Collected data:
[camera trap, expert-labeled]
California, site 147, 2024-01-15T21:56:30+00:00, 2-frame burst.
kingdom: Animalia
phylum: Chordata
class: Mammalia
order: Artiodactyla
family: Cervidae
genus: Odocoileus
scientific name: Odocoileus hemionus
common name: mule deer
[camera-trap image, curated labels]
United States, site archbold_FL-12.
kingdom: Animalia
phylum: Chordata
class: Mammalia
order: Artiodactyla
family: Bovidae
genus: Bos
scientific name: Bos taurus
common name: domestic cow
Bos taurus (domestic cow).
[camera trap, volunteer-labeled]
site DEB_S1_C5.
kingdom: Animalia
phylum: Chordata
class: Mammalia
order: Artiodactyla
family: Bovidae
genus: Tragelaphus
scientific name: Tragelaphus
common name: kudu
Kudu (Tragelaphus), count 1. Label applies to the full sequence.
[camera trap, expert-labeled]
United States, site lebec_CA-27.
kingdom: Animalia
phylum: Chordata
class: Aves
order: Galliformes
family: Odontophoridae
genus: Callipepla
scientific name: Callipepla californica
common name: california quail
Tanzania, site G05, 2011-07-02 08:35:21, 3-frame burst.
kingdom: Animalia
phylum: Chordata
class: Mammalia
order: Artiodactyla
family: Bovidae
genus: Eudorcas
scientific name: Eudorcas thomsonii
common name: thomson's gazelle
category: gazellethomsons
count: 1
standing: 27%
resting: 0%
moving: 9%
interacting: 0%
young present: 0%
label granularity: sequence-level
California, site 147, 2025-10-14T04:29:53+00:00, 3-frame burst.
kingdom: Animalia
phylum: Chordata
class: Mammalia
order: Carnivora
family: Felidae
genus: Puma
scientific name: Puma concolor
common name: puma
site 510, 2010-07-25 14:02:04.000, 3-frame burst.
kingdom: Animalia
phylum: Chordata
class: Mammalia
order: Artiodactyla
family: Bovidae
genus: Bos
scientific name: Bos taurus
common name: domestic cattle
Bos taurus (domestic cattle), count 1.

» **What you have to do**
Exactly as given, set down all of the lines above.

» **Expected answer**
[camera trap, expert-labeled]
California, site 147, 2024-01-15T21:56:30+00:00, 2-frame burst.
kingdom: Animalia
phylum: Chordata
class: Mammalia
order: Artiodactyla
family: Cervidae
genus: Odocoileus
scientific name: Odocoileus hemionus
common name: mule deer
[camera-trap image, curated labels]
United States, site archbold_FL-12.
kingdom: Animalia
phylum: Chordata
class: Mammalia
order: Artiodactyla
family: Bovidae
genus: Bos
scientific name: Bos taurus
common name: domestic cow
Bos taurus (domestic cow).
[camera trap, volunteer-labeled]
site DEB_S1_C5.
kingdom: Animalia
phylum: Chordata
class: Mammalia
order: Artiodactyla
family: Bovidae
genus: Tragelaphus
scientific name: Tragelaphus
common name: kudu
Kudu (Tragelaphus), count 1. Label applies to the full sequence.
[camera trap, expert-labeled]
United States, site lebec_CA-27.
kingdom: Animalia
phylum: Chordata
class: Aves
order: Galliformes
family: Odontophoridae
genus: Callipepla
scientific name: Callipepla californica
common name: california quail
Tanzania, site G05, 2011-07-02 08:35:21, 3-frame burst.
kingdom: Animalia
phylum: Chordata
class: Mammalia
order: Artiodactyla
family: Bovidae
genus: Eudorcas
scientific name: Eudorcas thomsonii
common name: thomson's gazelle
category: gazellethomsons
count: 1
standing: 27%
resting: 0%
moving: 9%
interacting: 0%
young present: 0%
label granularity: sequence-level
California, site 147, 2025-10-14T04:29:53+00:00, 3-frame burst.
kingdom: Animalia
phylum: Chordata
class: Mammalia
order: Carnivora
family: Felidae
genus: Puma
scientific name: Puma concolor
common name: puma
site 510, 2010-07-25 14:02:04.000, 3-frame burst.
kingdom: Animalia
phylum: Chordata
class: Mammalia
order: Artiodactyla
family: Bovidae
genus: Bos
scientific name: Bos taurus
common name: domestic cattle
Bos taurus (domestic cattle), count 1.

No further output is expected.